De acordo com o delegado Marcel de Oliveira, da Divisão de Investigações Criminais (DIC) de Joinville, que interrogou Margarete ontem de manhã, a doceira disse desconhecer o que a levou a praticar os crimes. ''Ela diz não saber por que fez isso. Margarete conta também que depois teria espancado o marido para encobrir o que ela tinha feito, para que ele não soubesse que tinha sido ela a autora, no caso dos bombons'', afirma o delegado.

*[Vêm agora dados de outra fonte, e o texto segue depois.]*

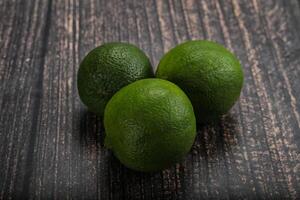 vert acide tropical citron vert fruit photo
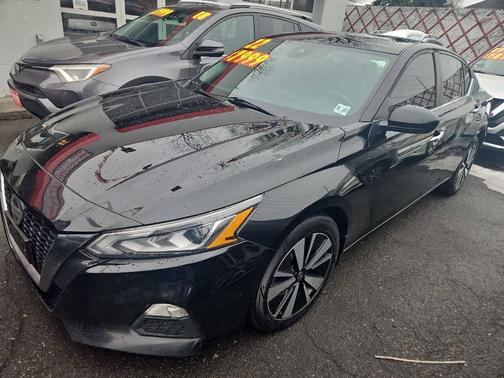 2022 Nissan Altima 2.5 SV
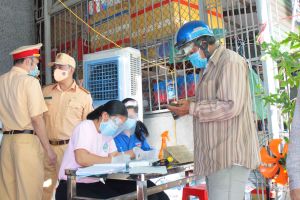Phó chủ tịch UBND tỉnh Võ Tấn Đức thăm các chốt kiểm soát phòng dịch Covid-19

Segundo o delegado, Margarete apresenta indícios de distúrbios psicológicos. O delegado responsável pelas investigações no Paraná, Rubens Recalcatti, foi até Joinville ontem, onde Margarete estava detida, para trazê-la ao Estado. Ele falaria sobre o assunto à tarde.
No último dia 12, Margarete entregou uma caixa com oito brigadeiros a um taxista no bairro Capão Raso, em Curitiba, e pediu para entregá-lá na casa de uma adolescente, que estava preparando sua festa de 15 anos. Além dessa adolescente, outros três amigos dela comeram alguns doces e foram hospitalizados. Todos passam bem.
Margarete havia sido contratada para fazer os doces do aniversário e, segundo Recalcatti, mantinha uma relação de amizade com a família da adolescente há alguns anos. Desde o ocorrido, Margarete estava desaparecida. As suspeitas sobre ela começaram a aparecer cinco dias depois do caso, quando o taxista da entrega prestou depoimento.
Após descobrir que foi Margarete quem enviou os bombons envenenados, as polícias do Paraná e Santa Catarina começaram uma busca por ela, que morava em Joinville. Ao chegar na casa dela, os policiais se surpreenderam ao encontrar o marido dela gravemente ferido, com sinais de espancamento, além de marcas de sangue espalhadas pelo chão e pelos móveis. Ele continua internado, sem conseguir falar. No local também foi encontrado um pacote plástico com veneno para rato.